El factor indomable de las moscas, en el relato mencionado, como seres omnipresentes en la vida y la muerte: las moscas son el hilo conductor que conduce a una madre y a su hija de un funeral de la abuela a la casa que heredaron de la difunta dentro de un entorno urbano con problemas de la decadencia de los barrios ante la gentrificación y el irrespeto por el arraigo de las personas locales, su tradición e historia colectiva. Las mujeres resisten juntas en estos ámbitos, pese a las violencias sistémicas que enfrentan en mayor o menor medida. Las moscas también resisten, y en este cuento son cuidadas por las habitantes de la colonia Los Sauces.

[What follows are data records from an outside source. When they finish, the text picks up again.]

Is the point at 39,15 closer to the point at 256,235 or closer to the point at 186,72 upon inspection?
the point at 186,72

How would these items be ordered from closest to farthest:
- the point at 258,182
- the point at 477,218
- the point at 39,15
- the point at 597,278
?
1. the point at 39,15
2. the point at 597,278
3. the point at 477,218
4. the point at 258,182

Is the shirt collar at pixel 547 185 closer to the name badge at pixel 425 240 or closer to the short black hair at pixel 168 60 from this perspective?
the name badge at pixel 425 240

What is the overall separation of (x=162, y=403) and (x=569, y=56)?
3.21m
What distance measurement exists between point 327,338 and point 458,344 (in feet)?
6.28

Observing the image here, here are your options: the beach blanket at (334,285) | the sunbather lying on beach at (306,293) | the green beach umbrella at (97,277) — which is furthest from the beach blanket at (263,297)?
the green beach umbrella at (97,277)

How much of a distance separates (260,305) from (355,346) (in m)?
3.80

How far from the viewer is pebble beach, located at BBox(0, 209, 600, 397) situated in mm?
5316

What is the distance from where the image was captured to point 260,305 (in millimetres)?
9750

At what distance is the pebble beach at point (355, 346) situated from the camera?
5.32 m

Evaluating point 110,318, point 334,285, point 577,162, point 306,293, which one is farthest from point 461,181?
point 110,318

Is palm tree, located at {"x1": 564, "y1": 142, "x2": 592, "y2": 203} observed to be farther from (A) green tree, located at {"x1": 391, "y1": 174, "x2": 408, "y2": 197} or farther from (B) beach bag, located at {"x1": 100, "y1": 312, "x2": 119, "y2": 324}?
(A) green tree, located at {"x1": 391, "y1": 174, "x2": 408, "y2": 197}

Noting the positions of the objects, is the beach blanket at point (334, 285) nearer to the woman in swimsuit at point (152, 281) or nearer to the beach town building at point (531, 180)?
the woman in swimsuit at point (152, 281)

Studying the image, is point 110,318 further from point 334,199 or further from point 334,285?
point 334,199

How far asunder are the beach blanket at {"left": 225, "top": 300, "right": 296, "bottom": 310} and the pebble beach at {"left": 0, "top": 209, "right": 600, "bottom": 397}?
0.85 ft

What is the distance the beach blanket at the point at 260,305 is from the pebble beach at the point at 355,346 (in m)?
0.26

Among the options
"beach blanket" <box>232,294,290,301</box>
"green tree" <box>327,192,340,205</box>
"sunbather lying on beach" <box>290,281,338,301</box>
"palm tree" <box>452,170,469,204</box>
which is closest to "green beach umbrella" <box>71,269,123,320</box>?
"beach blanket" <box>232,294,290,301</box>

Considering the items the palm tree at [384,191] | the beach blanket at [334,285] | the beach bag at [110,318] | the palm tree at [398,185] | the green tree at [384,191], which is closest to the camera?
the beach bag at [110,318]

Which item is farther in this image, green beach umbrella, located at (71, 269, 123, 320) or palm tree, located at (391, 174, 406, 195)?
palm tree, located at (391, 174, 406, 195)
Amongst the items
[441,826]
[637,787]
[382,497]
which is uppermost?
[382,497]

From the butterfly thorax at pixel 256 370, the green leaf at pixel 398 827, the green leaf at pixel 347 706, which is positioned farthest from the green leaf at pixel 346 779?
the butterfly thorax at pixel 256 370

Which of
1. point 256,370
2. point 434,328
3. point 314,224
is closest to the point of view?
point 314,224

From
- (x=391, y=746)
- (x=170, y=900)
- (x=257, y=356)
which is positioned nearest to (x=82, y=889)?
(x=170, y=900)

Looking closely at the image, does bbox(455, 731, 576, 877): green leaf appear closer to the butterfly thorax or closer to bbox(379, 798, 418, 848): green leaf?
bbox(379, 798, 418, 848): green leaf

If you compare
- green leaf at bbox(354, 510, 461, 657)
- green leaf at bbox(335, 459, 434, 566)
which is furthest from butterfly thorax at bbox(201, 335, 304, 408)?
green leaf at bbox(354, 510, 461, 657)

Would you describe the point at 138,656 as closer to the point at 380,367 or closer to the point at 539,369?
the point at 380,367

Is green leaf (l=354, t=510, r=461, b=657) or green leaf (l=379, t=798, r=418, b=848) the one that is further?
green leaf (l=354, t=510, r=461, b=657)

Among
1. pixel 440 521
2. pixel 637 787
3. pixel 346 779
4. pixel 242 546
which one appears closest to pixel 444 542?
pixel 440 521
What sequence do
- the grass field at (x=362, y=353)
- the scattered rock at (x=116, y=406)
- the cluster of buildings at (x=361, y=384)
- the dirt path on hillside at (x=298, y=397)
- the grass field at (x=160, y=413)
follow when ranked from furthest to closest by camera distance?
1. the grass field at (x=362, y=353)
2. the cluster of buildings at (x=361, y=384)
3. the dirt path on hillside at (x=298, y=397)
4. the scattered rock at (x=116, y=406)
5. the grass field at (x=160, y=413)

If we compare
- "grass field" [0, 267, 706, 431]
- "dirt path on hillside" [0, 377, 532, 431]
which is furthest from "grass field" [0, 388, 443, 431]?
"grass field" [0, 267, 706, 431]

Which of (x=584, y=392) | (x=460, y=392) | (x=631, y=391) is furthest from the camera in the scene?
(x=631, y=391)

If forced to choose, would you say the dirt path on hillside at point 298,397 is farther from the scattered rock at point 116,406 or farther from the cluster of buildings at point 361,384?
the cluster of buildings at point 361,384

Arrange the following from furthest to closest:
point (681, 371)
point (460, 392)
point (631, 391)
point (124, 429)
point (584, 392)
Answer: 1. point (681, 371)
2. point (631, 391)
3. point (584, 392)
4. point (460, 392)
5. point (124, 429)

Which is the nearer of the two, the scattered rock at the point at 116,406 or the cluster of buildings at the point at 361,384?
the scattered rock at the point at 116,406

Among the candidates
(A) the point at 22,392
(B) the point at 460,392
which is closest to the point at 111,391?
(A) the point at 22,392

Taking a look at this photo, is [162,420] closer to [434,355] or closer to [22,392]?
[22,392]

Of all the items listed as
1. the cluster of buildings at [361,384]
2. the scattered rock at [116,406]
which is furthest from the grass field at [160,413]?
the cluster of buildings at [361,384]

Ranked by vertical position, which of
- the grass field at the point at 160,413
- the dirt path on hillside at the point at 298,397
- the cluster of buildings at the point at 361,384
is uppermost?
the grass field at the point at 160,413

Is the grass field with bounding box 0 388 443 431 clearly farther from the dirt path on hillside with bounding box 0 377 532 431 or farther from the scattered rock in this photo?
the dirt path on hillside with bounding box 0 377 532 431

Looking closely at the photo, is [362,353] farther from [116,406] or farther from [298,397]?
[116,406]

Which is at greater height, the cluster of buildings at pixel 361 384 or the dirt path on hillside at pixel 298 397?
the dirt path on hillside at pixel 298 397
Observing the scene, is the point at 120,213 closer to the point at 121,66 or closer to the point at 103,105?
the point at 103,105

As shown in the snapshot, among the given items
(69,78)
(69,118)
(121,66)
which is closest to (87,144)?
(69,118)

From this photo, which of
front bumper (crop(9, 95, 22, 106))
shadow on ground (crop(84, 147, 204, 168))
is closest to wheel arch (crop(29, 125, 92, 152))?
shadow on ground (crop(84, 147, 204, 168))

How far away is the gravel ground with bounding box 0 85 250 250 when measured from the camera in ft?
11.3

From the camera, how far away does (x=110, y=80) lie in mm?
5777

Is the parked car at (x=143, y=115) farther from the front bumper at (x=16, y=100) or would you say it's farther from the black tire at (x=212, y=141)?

Las moscas que se posan en la mano o el rostro como una caricia no deseada en las recién llegadas que, en un principio no comprenden este binomio, se sorprenden de que tanto la abuela como las sexo servidoras cuiden a tan irritantes bichos. La complicidad extraña nos va permitiendo ir conociendo al monstruo que se muestra finalmente como un enjambre protector y decididamente violento. Y a reserva de no echar a perder la lectura, dejo ahí esta alianza natural de vida y muerte, mujer y moscas, vida silvestre indomable y la fiereza femenina domesticada y extractivizada en el sistema biocultural en el que vivimos.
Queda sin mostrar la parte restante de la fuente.